Recast the stretch from the line containing "What distance from" through the line containing "which is closest to point (114, 99)?", both included, as a JSON list of strings with one string per line and blank lines omitted.
— start Supplied data —
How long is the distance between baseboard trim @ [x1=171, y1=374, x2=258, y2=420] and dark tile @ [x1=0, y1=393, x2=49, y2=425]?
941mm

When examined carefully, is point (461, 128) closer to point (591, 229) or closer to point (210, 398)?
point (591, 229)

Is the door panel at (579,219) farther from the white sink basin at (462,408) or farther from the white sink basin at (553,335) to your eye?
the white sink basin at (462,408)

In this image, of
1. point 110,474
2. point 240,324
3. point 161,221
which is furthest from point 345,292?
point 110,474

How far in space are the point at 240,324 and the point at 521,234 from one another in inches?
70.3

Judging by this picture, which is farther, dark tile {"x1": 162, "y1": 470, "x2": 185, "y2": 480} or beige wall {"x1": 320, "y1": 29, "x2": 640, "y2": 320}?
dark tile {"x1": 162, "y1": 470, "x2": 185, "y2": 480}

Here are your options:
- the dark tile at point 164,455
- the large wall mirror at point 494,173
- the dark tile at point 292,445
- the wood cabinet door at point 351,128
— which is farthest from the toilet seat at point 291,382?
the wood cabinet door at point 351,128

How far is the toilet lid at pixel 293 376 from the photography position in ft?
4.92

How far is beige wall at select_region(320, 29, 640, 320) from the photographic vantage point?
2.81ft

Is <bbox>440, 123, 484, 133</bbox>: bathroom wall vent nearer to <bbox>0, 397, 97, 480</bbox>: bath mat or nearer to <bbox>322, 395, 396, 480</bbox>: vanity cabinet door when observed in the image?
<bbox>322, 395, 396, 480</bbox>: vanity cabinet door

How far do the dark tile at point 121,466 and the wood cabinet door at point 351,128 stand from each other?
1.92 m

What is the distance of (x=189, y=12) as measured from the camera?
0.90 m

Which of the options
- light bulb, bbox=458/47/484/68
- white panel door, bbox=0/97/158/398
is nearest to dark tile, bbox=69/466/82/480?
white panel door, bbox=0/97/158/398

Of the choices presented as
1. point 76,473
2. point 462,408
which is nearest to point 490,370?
— end Supplied data —
— start Supplied data —
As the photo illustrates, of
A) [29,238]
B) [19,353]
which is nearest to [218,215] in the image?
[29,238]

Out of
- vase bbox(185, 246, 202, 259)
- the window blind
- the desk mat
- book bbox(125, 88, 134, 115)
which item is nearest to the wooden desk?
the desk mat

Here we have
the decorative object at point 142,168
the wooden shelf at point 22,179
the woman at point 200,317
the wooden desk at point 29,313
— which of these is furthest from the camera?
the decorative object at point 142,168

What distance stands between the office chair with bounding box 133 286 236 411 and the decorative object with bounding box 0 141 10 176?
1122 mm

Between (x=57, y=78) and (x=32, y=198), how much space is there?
— end Supplied data —
— start Supplied data —
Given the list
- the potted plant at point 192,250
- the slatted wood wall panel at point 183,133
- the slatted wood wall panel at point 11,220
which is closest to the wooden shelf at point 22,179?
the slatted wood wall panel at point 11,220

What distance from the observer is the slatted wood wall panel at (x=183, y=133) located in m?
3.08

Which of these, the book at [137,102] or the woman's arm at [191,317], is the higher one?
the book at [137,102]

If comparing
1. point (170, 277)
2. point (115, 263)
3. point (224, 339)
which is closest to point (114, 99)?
— end Supplied data —
Output for this exercise »
[
  "What distance from the observer is the slatted wood wall panel at (x=183, y=133) located in m?",
  "3.08",
  "Which of these, the book at [137,102] or the woman's arm at [191,317], is the higher one?",
  "the book at [137,102]",
  "If comparing",
  "1. point (170, 277)",
  "2. point (115, 263)",
  "3. point (224, 339)",
  "which is closest to point (114, 99)?"
]